After practice, Carlos Sainz expressed his concerns over Ferrari’s management of the rear tyres.

“It is graining a lot,” Sainz said. “Red Bull did particularly a strong long run, which showed us that they probably have something more to come tomorrow, while we were decent on the short run, but then on the long run, I think we still need to analyse how we can get those rear tyres to work a bit better in the window.”

Pirelli expects it to be a one-stop - soft to hard strategy - but given Red Bull’s superior tyre advantage and Hamilton renowned for his impressive tyre saving techniques, Leclerc will be needing a sizeable improvement in this area to hold onto the win. 

Tyre preservation aside, Red Bull and Mercedes often have a bigger advantage over their midfield competitors on pure race pace.

Verstappen will be keen to extend his championship lead and you can never rule out Hamilton on race day.

The seven-time champion was consistently fast in the final sector in qualifying, indicating he’s set up perfectly to overtake in the race.

Don’t rule out Perez

Sergio Perez looked to be finally at home in the Red Bull RB16B in Baku as he ran at the top of the timesheets throughout the weekend.

After Verstappen’s shunt in FP3, pole position looked to be his for the taking, but once again, Perez couldn’t deliver when it mattered.

Due to the red flag stoppage in Q3, Perez was unable to improve on his seventh-fastest time, although he will start from sixth thanks to Lando Norris’ three-place grid penalty.

Perez had the best race pace of anyone during Friday practice and historically, he’s always fared better on a Sunday. 

Overtaking is very possible in Baku and given that Perez tends to be a master at looking after his rear tyres, I’d be surprised if he wasn’t a serious contender for the podium. 

Will Baku deliver another chaotic grand prix?

Qualifying gave us a taste of what could happen in the race with five crashes causing four separate red flag stoppages. 

There are a number of other factors which could lead to a chaotic grand prix.

The wind

Baku is known as the 'city of winds' for its gusty conditions and forecasts suggest northerly winds of over 40-50km/h are expected to hit the race.

The wind has two knock-on effects.
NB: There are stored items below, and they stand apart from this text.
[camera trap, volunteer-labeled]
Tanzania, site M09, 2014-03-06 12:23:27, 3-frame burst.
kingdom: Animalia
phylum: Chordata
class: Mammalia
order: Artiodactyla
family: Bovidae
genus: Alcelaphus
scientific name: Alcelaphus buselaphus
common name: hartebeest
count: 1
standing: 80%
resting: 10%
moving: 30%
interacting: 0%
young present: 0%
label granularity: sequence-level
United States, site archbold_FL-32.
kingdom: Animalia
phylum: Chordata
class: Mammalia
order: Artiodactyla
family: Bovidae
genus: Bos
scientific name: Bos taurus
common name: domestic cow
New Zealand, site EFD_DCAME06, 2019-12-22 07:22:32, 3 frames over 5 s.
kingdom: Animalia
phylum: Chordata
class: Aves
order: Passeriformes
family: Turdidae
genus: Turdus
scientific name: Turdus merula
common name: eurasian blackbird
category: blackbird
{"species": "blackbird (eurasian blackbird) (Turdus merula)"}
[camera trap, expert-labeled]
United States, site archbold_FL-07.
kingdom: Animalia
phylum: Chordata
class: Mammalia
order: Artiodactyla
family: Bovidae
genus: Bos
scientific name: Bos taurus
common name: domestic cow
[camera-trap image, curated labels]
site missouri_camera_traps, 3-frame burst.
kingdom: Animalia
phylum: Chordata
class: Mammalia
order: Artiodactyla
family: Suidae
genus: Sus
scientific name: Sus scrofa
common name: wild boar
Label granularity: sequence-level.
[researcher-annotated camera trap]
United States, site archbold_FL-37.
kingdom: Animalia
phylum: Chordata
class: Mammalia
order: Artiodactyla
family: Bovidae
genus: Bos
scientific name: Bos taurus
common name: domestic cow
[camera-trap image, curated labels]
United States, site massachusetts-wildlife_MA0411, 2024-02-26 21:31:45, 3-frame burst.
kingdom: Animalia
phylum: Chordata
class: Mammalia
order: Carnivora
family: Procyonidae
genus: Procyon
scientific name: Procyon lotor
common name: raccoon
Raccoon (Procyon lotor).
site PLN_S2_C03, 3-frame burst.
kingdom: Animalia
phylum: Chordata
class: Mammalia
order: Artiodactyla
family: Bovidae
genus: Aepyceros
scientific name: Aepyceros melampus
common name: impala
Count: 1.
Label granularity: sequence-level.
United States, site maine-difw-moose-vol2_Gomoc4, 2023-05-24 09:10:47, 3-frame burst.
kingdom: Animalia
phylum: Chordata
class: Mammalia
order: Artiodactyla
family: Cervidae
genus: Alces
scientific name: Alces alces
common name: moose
As we saw in Bahrain and Portimao, strong winds will play havoc with the handling and balance of the cars, leading to even more mistakes and potential carnage. 

Depending on the wind direction, if there's a headwind down the start-finish straight, the slipstream/DRS effect will be even more powerful and lead to greater overtaking opportunities. 

Safety Car restarts

The positioning of the start-finish line in Baku on such a long straight means Safety Car restarts may result in further chaos.

The leader of the pack will have to leave it as late as possible before ‘bolting’ leading to a potential concertina effect further down the field as we saw in Mugello last year.

While it may not be as dramatic as then, it’s another chance for drivers to make overtakes and with tyres naturally cooler under Safety Car conditions, it could lead to further drama.